J’ai tout récemment relevé la communication de Tropicana qui informe ses clients que, la saison des oranges sanguines n’ayant pas été faste cette année en Sicile, ils ne trouveront plus leur produit habituel « sanguinello », jusqu’à la prochaine récolte. En plus de l’honnêteté, cette transparence est sans doute efficace car gage de crédibilité quant à la véracité de la provenance des produits.
question 8: assiste-t-on à la naissance d’ une nouvelle forme de publicité qui remplace l’affirmation par la conviction, la sincérité et qui avoue ses faiblesses pour en faire une force ?


Les 5 principes fondamentaux de la communication responsable

1 – Cohérence entre le DIRE et le FAIRE – sincérité et transparence
Exprimer concrètement son engagement, s'engager dans la durée. Ne pas communiquer si les changements ne sont pas significatifs. Etre cohérent dans ses pratiques avec le discours « officiel » de la marque

2 – Savoir dire non
Refuser les actions récupératrices. S'interdire les pratiques publicitaires dans certains domaines nuisibles de la société. Ne pas valoriser les valeurs et comportements néfastes à la société et donc au Bien commun : égoïsme, communautarisme, mépris de l’autre…

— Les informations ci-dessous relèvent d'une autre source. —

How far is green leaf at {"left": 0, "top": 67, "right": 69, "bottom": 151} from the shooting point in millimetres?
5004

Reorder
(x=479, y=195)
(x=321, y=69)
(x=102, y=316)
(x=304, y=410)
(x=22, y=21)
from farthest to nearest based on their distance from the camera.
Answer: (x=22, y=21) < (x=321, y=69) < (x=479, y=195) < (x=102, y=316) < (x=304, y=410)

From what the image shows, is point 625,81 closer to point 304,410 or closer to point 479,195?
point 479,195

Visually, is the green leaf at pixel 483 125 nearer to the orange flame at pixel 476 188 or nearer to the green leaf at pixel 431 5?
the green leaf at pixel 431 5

3 – Communiquer d'abord sur l'usage réel des produits
Vendre d'abord un produit pour ses qualités intrinsèques, et pas uniquement pour ses promesses illusoires de bonheur, c’est accepter de parler simultanément au cerveau droit et au cerveau gauche et considérer l’individu dans son intégralité

4 – Écouter autrement et respecter l’Homme
Dépasser la notion restreinte de consommateur pour replacer l'humain au centre de toute relation véritable, savoir percevoir les attentes réelles de la société. Comprendre ce que signifie réellement écouter.
POSTULAT: toute écoute véritable suppose un échange. Tout échange suppose d'accepter une possible remise en cause.

5 – Utiliser d'une façon responsable et éthique les techniques de communication actuelles
cf code de déontologie IABC

ces 5 principes sont issus ( mais un peu revus et corrigés !) des bonnes idées à retrouver sur le site de l’Econovateur

RHONE ALPES ENTREPRENDRE S'INTÉRESSE À LA RSE


Mercredi 25 avril, le thème de la rencontre du Club Rhône Alpes Entreprendre portait sur les initiatives des PME/PMI en matière d'éthique et de Développement Durable.
Geneviève Brichet était invitée pour exposer en quoi la RSE était aussi une priorité pour les petites et moyennes entreprises.

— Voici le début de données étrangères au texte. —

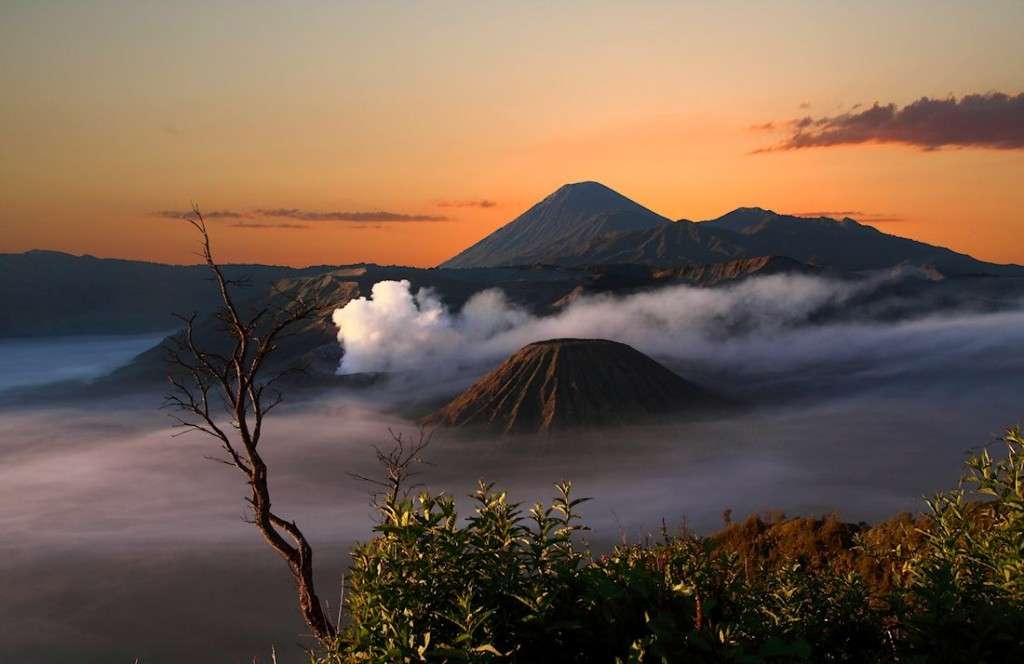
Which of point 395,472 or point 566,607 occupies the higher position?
point 566,607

Deux entrepreneurs témoignaient de la réalité de cette mise en place: Georges FONTAINE de l'entreprise TECHNÉ (étanchéité), Franck MOLLE de AB Fonderie.
Les jeunes entrepreneurs furent vivement intéressés pour démarrer eux aussi une expérience de RSE.
C'est la librairie Musicalame (ancien lauréat Rhône Alpes Entreprendre) qui accueillait ce Club.